* _Selected text_:

* * * * *

This conversation has been edited and condensed. To listen to the full version, click here.

Whitney: What is a loonshot exactly?

Safi: The big ideas that change the course of science, business, or history rarely arrive with blaring trumpets and red carpets, dazzling everybody with their brilliance. They’re usually dismissed for years, even decades, their champions written off as crazy. There wasn’t really a good word to describe those big ideas, so I made one up—“loonshots.”

Whitney: Very clever. In the book, you tell these great stories about Juan Trippe and Robert Crandall, and the different kinds of loonshots. Could you tell us about that?

Safi: I talk about the two types of loonshots, and it’s important to understand what those two types are because almost everyone has a blind spot for one or the other, and missing that blind spot can get you killed. Here’s what I mean by that:

Juan Trippe was a classic product-type innovator—he would champion what I call “P-type” loonshots, new products or technologies that everybody says could never work. For example, when the idea for the telephone came up, [people said,] “Oh, you can’t do that, and even if you can, it won’t be important.” Or the transistor: “There’s no way you can make a switch out of solid-state materials.” Or personal computers, or digital cameras… Those are products that everybody said couldn’t work.

The other kind [of loonshot] is a small shift in strategy that people say won’t matter very much. A good example of that is when Sam Walton decided to move his retail stores to rural America, which he did kind of on a whim. He wanted to open a retail store in St. Louis, but his wife said, “I don’t like living in big cities.” He liked being married, and he also liked quail hunting, so he found one region of the country where there were four quail seasons—four states met at a point, so you could go quail hunting all year round. So he located his store in Bentonville, Arkansas.

Who knew that there was such enormous demand out in rural America? His store, Walmart, ended up dominating the retail industry and wiping out all these other players. [That idea] was a loonshot, but a loonshot with no new technology. There were no fancy gadgets—he just moved somewhere else, and sold stuff a little bit more cheaply.

You asked about the story of Juan Trippe and Bob Crandall from the aviation industry. Juan Trippe was an engine guy, a product guy. When he was young, he got his first plane, then raised some money, took off the propeller, and put on a bigger propeller. He also carved out an extra seat to make it a two-seater, ferrying people from Manhattan to Long Island.

“Underlying culture is structure, which drives patterns of behavior.”

* * * * *

* _Given entries_:
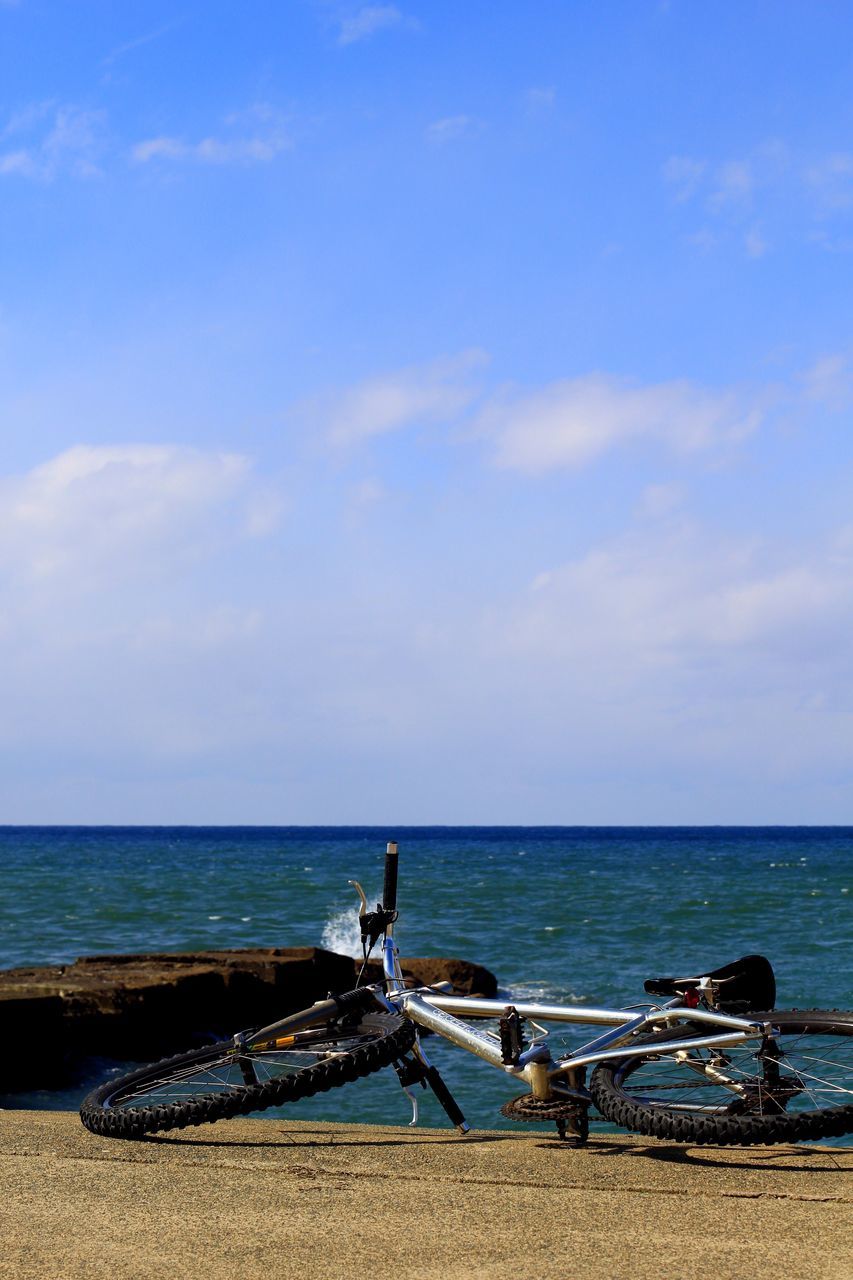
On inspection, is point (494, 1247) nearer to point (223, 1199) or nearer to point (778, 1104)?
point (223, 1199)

* * * * *

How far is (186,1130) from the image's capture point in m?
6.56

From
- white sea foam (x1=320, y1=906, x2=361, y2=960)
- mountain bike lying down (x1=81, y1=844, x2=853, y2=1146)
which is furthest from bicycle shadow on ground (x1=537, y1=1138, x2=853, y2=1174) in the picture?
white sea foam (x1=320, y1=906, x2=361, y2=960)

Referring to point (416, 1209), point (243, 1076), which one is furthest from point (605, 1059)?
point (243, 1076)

* * * * *

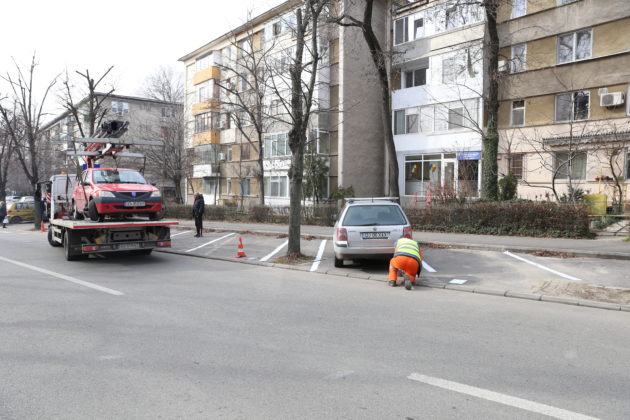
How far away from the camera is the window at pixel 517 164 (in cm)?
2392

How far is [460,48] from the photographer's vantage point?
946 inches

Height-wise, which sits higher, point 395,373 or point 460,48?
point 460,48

* * * * *

* _Exercise task_: Copy the stretch of the loonshots interview from "You asked about" through "to Long Island.", swapping "Long Island" for "Staten Island".

* _Answer below_:
You asked about the story of Juan Trippe and Bob Crandall from the aviation industry. Juan Trippe was an engine guy, a product guy. When he was young, he got his first plane, then raised some money, took off the propeller, and put on a bigger propeller. He also carved out an extra seat to make it a two-seater, ferrying people from Manhattan to Staten Island.